Red Embedded Design, an SME technology company in my constituency, is working in partnership with Airedale NHS Foundation Trust to enable video link medical consultations to take place in prisons. May I suggest that the Minister look closely at this scheme, which has been rolled out in a number of prisons? He will see the cost benefits and the lack of risk of absconding involved. Will he encourage other PCTs around the country to introduce the system in their prisons?

Photo of Paul Burstow Paul Burstow The Minister of State, Department of Health

As part of a wider programme, a demonstrator project looking at telemedicine and telecare, we are looking at a possible roll-out of such approaches. In regard to the specific case of the Airedale NHS Foundation Trust, I would be only too happy to look further at the details and the benefits that have arisen.

Photo of Denis MacShane Denis MacShane Labour, Rotherham

Telemedicine is obviously a help, but nothing beats talking to a real human being about our medical problems. Would the ministerial team consider copying the Conservative-Liberal Government in Sweden, who have banned from all public agencies, including health agencies, automatic answering machines-the kind that tell us to "Press 1", "Press 2" or "Press 3"? Instead, people calling those agencies have to speak to a real live Swede in Sweden. Would not that be a good step forward for our health service?
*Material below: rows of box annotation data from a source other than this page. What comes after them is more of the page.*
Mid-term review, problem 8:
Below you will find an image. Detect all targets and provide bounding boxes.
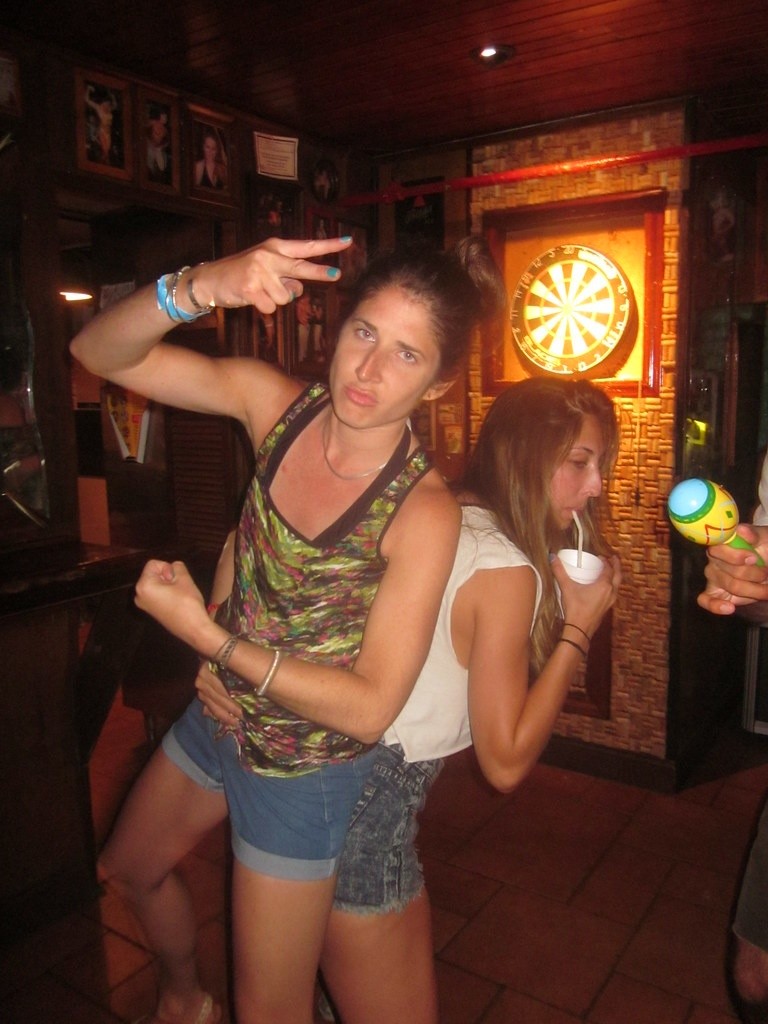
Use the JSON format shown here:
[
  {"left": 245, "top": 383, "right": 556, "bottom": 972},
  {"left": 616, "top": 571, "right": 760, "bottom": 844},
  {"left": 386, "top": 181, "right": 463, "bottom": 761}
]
[{"left": 509, "top": 241, "right": 633, "bottom": 376}]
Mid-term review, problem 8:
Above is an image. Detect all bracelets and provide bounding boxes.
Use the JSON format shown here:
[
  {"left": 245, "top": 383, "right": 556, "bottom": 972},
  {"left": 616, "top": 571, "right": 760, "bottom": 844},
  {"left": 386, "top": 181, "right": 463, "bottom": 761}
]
[
  {"left": 212, "top": 633, "right": 251, "bottom": 672},
  {"left": 252, "top": 648, "right": 284, "bottom": 698},
  {"left": 157, "top": 260, "right": 213, "bottom": 324},
  {"left": 560, "top": 622, "right": 593, "bottom": 646},
  {"left": 557, "top": 637, "right": 589, "bottom": 658}
]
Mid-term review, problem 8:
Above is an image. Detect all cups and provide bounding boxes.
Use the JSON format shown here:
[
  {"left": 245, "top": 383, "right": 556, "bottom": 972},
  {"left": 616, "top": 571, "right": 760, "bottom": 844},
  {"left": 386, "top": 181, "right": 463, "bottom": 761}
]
[{"left": 551, "top": 549, "right": 606, "bottom": 620}]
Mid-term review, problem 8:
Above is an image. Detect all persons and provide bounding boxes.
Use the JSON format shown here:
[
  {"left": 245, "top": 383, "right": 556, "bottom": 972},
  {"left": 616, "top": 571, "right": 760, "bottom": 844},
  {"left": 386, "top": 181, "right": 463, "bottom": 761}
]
[
  {"left": 84, "top": 81, "right": 126, "bottom": 168},
  {"left": 0, "top": 351, "right": 49, "bottom": 516},
  {"left": 695, "top": 440, "right": 768, "bottom": 1024},
  {"left": 252, "top": 155, "right": 421, "bottom": 374},
  {"left": 68, "top": 228, "right": 502, "bottom": 1023},
  {"left": 194, "top": 133, "right": 228, "bottom": 191},
  {"left": 145, "top": 110, "right": 174, "bottom": 178},
  {"left": 291, "top": 376, "right": 622, "bottom": 1024}
]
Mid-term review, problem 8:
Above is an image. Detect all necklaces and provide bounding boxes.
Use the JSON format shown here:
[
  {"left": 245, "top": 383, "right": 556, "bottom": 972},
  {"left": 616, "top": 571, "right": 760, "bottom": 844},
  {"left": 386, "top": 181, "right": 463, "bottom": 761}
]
[{"left": 322, "top": 401, "right": 408, "bottom": 479}]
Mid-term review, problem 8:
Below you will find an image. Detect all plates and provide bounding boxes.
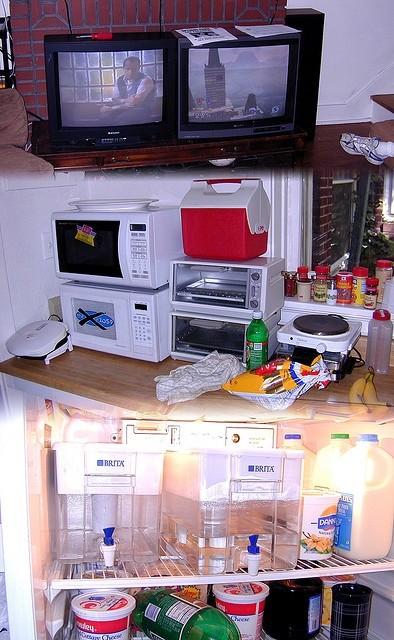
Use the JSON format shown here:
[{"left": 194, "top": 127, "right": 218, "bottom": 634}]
[{"left": 68, "top": 199, "right": 158, "bottom": 212}]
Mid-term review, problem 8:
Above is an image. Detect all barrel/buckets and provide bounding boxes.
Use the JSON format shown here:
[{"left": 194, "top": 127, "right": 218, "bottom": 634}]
[
  {"left": 331, "top": 433, "right": 394, "bottom": 561},
  {"left": 310, "top": 433, "right": 352, "bottom": 492},
  {"left": 279, "top": 435, "right": 315, "bottom": 488}
]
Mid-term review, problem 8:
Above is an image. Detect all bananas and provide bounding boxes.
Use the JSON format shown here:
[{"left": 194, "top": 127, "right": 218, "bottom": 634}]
[{"left": 349, "top": 366, "right": 390, "bottom": 415}]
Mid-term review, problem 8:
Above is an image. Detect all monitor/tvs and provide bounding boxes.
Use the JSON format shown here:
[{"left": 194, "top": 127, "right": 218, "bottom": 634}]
[
  {"left": 43, "top": 32, "right": 179, "bottom": 150},
  {"left": 171, "top": 25, "right": 301, "bottom": 141}
]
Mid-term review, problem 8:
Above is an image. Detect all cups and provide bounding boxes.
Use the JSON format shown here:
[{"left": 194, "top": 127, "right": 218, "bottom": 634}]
[{"left": 331, "top": 584, "right": 372, "bottom": 640}]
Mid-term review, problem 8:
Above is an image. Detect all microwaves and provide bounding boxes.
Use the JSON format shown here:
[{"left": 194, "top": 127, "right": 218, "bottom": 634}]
[
  {"left": 57, "top": 280, "right": 171, "bottom": 363},
  {"left": 51, "top": 206, "right": 184, "bottom": 290}
]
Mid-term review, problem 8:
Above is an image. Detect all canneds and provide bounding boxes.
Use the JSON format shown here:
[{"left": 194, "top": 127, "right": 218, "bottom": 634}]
[{"left": 313, "top": 275, "right": 326, "bottom": 302}]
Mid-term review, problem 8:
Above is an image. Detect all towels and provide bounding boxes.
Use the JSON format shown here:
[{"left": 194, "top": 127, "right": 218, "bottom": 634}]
[{"left": 155, "top": 349, "right": 243, "bottom": 406}]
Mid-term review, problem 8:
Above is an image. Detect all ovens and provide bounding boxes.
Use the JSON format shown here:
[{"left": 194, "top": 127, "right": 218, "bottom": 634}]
[
  {"left": 169, "top": 256, "right": 285, "bottom": 320},
  {"left": 167, "top": 310, "right": 281, "bottom": 367}
]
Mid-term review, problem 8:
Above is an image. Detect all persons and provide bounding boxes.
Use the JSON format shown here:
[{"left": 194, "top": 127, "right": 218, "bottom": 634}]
[{"left": 99, "top": 57, "right": 155, "bottom": 126}]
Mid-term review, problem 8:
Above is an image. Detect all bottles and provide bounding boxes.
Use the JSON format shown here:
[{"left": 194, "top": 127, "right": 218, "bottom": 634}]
[
  {"left": 314, "top": 275, "right": 327, "bottom": 302},
  {"left": 352, "top": 266, "right": 369, "bottom": 306},
  {"left": 246, "top": 311, "right": 269, "bottom": 370},
  {"left": 364, "top": 277, "right": 379, "bottom": 309},
  {"left": 365, "top": 309, "right": 393, "bottom": 374},
  {"left": 336, "top": 272, "right": 353, "bottom": 305},
  {"left": 375, "top": 260, "right": 393, "bottom": 309},
  {"left": 310, "top": 275, "right": 316, "bottom": 299},
  {"left": 284, "top": 272, "right": 296, "bottom": 296},
  {"left": 297, "top": 280, "right": 313, "bottom": 303},
  {"left": 298, "top": 266, "right": 309, "bottom": 279},
  {"left": 316, "top": 266, "right": 329, "bottom": 280},
  {"left": 327, "top": 277, "right": 338, "bottom": 304},
  {"left": 132, "top": 588, "right": 242, "bottom": 640}
]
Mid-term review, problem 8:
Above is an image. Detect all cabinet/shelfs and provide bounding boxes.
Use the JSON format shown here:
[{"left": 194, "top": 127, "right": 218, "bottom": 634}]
[
  {"left": 0, "top": 344, "right": 393, "bottom": 424},
  {"left": 372, "top": 95, "right": 393, "bottom": 179},
  {"left": 31, "top": 118, "right": 371, "bottom": 172}
]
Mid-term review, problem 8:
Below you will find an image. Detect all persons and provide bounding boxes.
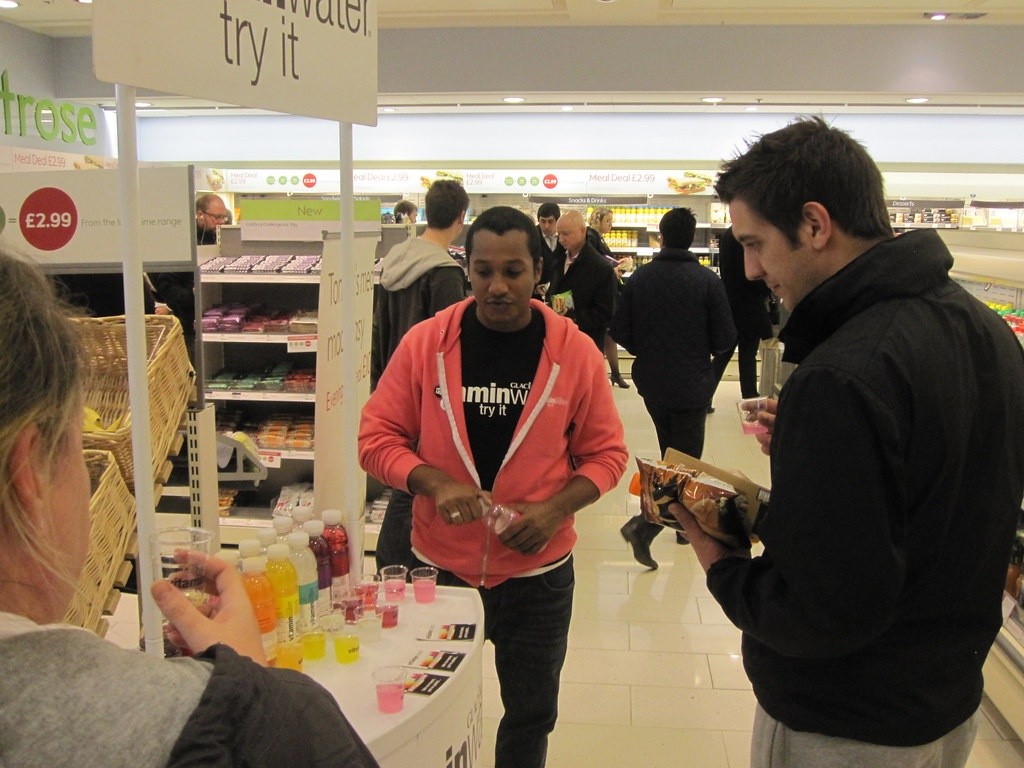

Photo of Paul Burstow Paul Burstow The Minister of State, Department of Health

The right hon. Gentleman has found a cunning way of getting in a point that does not directly relate to the question. He makes a very fair point, however. It is important that people should feel confident that, when they pick up the phone and make a call, they can speak to a person. Telemedicine can provide that route as well, through allowing people to get a diagnosis and treatment, as well as access to the appropriate support at the right time.